→ DATASET EXTRACT
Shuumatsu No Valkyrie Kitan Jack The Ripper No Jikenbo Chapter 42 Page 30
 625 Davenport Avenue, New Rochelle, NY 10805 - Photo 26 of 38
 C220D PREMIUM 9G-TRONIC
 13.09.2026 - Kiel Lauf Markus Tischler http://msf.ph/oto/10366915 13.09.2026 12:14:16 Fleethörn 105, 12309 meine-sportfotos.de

→ WHAT NEEDS TO BE DONE
Your task is to retype the whole listing, keeping every word exactly as it is.

→ RESULT OF THIS EXERCISE
Shuumatsu No Valkyrie Kitan Jack The Ripper No Jikenbo Chapter 42 Page 30
 625 Davenport Avenue, New Rochelle, NY 10805 - Photo 26 of 38
 C220D PREMIUM 9G-TRONIC
 13.09.2026 - Kiel Lauf Markus Tischler http://msf.ph/oto/10366915 13.09.2026 12:14:16 Fleethörn 105, 12309 meine-sportfotos.de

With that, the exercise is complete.